Once the bad weather had passed, the rain with it the sun came and for 4 days and nights we had the best sailing ever! Easy trade winds, the sea had calmed down and we managed to fly the spinnacker a few hours per day. The night were beautiful giving us a sparkling night with a million stars! 

Alex and Inez played around by themselves, did some schooling and Alex invented a own game called the “World ARC” game, who would win for each leg...

  
  

We had beautiful sundowners, however the sunrise are always special after a night sailing. This is what it could like when the day wakes up.

  
  

The best with the mornings is to see two small “lintottar” half awake coming out in the cockpit. This time Inez had taken her blanket and a game of cards… “Good morning Mummy! Could you please play “vänd-tia” (turning-ten) with me?”… a few minutes later Alex would join too.

 

We had this very pleasant sailing for 4 days and nights, with approx 5-10 knots of wind. Not much, but just enough to keep the boat sailing in a pleasant pace. The night from the 18th to the 19th of May, the wind picked up quite rapidly (we hade no weather forecast for this at all). The night showed to be pretty messy with a wind speed of 24 knots shifting 30 degrees. The sea grew and the waves too. At 5h00 in the morning, in 25 knots of wind, we got a wind shift of 50 degrees giving us an unpredicted gybe. Helmer, our auto-pilot, had no chance to prevent the gybe and the bom flew through the bimi (our roof in tissue) ripping it off in different places as well as the sheet of the main sail took the legs of the table. 

An hour later the day lightened and we could be more clear about the damage.
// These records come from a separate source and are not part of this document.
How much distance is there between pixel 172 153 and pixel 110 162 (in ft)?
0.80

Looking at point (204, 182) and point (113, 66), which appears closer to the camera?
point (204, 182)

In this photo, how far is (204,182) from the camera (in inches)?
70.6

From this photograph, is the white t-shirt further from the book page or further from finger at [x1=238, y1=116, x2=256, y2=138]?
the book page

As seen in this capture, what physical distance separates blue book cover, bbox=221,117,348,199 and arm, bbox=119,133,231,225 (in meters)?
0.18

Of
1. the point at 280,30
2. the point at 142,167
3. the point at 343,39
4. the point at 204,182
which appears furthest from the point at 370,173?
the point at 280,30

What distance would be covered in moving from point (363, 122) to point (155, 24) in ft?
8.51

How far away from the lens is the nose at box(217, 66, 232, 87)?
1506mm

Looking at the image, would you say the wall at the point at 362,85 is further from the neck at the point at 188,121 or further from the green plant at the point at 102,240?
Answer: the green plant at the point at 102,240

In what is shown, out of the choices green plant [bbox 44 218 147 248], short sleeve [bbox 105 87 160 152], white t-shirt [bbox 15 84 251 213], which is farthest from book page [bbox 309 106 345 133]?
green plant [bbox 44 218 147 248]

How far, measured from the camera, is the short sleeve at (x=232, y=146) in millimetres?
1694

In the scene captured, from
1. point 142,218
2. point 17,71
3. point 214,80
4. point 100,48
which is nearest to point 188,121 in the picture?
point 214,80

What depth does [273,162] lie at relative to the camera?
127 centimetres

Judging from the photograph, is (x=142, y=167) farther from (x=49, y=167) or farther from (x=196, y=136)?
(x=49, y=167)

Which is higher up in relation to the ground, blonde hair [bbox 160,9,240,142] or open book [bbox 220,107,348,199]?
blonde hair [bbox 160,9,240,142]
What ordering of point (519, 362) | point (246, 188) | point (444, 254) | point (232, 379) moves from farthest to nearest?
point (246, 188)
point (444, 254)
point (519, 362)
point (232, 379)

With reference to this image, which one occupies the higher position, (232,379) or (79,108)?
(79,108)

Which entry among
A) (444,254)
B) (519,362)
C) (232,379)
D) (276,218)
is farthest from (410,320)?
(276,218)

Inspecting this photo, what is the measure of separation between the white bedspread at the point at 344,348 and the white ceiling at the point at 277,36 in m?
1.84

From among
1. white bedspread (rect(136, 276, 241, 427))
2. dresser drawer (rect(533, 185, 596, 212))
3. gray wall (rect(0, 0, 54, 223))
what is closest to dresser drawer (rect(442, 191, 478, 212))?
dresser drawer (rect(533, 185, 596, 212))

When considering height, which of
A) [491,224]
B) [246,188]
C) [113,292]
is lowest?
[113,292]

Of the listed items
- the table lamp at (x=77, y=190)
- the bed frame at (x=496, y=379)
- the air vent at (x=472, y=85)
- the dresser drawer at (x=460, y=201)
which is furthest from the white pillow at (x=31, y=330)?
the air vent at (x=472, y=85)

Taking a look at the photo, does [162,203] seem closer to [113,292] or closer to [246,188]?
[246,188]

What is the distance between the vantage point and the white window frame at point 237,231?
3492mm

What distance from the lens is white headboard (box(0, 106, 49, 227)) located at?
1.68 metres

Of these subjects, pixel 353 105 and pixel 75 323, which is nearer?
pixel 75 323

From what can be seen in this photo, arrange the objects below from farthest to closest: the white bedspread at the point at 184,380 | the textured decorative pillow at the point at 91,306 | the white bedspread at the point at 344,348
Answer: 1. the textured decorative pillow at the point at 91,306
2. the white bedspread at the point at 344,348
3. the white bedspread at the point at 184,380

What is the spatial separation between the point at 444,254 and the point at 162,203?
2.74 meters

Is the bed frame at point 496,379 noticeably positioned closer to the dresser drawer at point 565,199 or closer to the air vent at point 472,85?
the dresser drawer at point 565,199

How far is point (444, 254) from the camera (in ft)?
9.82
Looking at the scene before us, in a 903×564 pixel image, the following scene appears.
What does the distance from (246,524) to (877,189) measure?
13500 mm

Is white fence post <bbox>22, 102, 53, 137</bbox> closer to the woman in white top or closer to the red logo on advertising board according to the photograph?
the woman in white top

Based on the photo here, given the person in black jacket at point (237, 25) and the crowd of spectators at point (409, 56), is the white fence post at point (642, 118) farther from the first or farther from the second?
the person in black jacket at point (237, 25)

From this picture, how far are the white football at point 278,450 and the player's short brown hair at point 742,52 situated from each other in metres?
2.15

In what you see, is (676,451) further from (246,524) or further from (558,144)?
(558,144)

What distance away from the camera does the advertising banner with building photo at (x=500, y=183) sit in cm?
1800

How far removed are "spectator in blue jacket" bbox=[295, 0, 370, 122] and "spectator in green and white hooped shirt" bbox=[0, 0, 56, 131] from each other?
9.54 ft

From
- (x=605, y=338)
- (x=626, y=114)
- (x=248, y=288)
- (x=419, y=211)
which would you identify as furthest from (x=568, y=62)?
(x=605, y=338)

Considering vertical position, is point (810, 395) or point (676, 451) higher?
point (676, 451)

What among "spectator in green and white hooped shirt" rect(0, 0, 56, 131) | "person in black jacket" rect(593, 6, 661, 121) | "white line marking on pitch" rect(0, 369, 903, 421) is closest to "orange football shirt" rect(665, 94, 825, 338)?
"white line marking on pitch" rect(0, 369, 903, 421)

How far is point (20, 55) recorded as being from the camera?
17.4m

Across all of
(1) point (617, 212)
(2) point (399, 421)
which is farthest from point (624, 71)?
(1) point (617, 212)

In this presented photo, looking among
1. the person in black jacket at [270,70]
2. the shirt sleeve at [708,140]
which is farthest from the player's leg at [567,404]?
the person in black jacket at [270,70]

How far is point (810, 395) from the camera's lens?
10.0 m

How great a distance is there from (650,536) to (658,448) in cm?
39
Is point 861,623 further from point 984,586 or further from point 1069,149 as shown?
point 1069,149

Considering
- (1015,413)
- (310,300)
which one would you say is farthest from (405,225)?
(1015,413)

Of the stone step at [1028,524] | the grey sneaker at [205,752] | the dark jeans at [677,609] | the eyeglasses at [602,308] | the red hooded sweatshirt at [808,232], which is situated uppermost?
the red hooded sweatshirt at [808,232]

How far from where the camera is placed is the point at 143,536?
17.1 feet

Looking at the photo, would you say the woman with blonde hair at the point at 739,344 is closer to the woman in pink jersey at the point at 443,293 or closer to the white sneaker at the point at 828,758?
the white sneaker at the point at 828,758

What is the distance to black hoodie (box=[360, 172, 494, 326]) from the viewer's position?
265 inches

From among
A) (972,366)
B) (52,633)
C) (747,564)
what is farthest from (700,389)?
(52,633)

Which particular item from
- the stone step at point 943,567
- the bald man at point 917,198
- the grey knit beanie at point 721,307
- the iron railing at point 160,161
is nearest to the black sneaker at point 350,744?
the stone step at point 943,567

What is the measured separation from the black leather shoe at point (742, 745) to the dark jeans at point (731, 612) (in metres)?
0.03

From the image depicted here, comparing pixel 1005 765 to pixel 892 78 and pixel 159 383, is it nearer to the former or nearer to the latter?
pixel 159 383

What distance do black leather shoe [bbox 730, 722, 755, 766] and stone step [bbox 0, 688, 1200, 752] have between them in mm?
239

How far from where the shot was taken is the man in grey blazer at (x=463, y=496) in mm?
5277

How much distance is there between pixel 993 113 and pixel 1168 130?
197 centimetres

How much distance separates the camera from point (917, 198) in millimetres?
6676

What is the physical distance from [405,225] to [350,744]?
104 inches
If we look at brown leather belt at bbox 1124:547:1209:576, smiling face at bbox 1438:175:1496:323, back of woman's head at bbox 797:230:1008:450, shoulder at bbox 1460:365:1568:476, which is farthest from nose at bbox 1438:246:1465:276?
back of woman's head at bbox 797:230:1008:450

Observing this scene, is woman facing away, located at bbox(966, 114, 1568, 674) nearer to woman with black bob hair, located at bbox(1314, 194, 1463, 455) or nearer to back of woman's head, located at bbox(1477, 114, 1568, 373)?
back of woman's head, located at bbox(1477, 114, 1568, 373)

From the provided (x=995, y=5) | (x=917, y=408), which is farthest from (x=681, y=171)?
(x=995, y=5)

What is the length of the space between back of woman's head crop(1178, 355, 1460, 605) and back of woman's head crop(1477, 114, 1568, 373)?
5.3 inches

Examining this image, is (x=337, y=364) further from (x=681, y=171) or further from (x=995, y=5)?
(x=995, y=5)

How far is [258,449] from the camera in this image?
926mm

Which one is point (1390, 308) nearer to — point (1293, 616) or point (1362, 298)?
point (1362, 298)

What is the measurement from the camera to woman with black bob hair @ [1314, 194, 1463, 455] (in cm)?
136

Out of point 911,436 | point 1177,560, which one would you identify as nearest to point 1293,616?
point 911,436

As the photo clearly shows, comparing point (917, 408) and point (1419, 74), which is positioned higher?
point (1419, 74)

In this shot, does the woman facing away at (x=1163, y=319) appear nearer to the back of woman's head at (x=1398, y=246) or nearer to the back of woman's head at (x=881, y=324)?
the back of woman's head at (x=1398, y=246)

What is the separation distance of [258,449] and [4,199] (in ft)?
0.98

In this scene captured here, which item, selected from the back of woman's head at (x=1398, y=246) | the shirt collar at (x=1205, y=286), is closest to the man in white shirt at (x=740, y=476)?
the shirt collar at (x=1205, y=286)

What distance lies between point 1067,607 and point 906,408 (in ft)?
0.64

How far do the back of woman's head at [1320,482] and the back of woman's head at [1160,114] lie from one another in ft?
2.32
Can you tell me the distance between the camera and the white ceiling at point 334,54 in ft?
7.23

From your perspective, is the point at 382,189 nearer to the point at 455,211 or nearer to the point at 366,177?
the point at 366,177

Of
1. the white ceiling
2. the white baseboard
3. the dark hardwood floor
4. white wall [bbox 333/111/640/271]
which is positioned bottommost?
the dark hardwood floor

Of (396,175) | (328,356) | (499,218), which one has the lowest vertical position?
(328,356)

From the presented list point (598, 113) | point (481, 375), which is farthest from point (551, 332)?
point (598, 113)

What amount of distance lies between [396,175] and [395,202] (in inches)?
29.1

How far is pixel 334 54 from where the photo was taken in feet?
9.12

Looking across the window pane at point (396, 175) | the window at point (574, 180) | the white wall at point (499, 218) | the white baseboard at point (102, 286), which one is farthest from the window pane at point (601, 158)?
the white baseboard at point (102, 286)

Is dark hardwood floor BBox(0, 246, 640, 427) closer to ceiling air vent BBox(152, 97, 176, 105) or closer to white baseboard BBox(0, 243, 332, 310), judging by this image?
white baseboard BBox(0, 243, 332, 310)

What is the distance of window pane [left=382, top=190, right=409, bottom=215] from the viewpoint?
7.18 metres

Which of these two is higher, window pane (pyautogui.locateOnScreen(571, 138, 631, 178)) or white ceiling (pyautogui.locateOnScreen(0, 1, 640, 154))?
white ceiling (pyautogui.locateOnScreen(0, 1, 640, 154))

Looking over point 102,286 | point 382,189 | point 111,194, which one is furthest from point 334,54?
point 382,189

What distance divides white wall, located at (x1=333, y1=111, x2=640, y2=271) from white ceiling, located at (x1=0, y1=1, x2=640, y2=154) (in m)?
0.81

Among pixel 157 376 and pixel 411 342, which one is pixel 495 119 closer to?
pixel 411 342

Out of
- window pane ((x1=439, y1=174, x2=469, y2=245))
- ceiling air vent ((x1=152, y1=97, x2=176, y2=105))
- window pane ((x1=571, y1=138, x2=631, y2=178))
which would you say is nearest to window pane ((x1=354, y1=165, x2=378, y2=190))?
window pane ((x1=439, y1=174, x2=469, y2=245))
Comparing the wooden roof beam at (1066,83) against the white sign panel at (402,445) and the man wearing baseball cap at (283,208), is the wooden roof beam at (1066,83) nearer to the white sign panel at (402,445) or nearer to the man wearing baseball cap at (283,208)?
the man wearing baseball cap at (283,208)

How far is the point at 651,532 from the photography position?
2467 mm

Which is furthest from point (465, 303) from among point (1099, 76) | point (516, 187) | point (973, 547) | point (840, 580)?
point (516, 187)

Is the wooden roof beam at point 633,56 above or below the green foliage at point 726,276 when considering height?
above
First we could see that the bimi was really ripped off in different places. 

 


Then we saw the table not being upright anymore. The sheet had taken the table twisting the legs so the feet cracked. They had started to crack however this made if off course worse.


 

We tried to understand how come the preventer had gone loose? Preventer is the sheet (rope) being attached to the end of the bom in to the side of the boat by the mast, in order to prevent a gybe. However the strap holding the preventer to the bom was gone! We were lucky as this strap was also holding the main sheet, but for safety reasons we had double strapped the main sheet to the bom. If not the bom would have been totally loose going back and forth in a crazy speed risking to brake other things or hurt us. Jörgen fixed this easily with another strap, now more tightened.

 

The day after while Jörgen was sleeping and Louise was on the watch, suddenly the genua just fell down on deck and in the water! Louise woke up Jörgen and managed to get the genua out from the water on deck. It was the schackel holding the haylward that had broken…. ok so more things to fix once arriving in the next anchorage.     


All in all, the last 36 hours of the sailing to Suwarrow was pretty tough. The wind continued to blow very hard, up to 25 knots of wind with more rain, dark clouds and more wind. These two last nights were very hard on us and neither Jörgen nor Louise got much sleep. Sailing in rough waves during day and night we did approx 8-9 knots constantly. We were exhausted when we finally arrived in Suwarrow!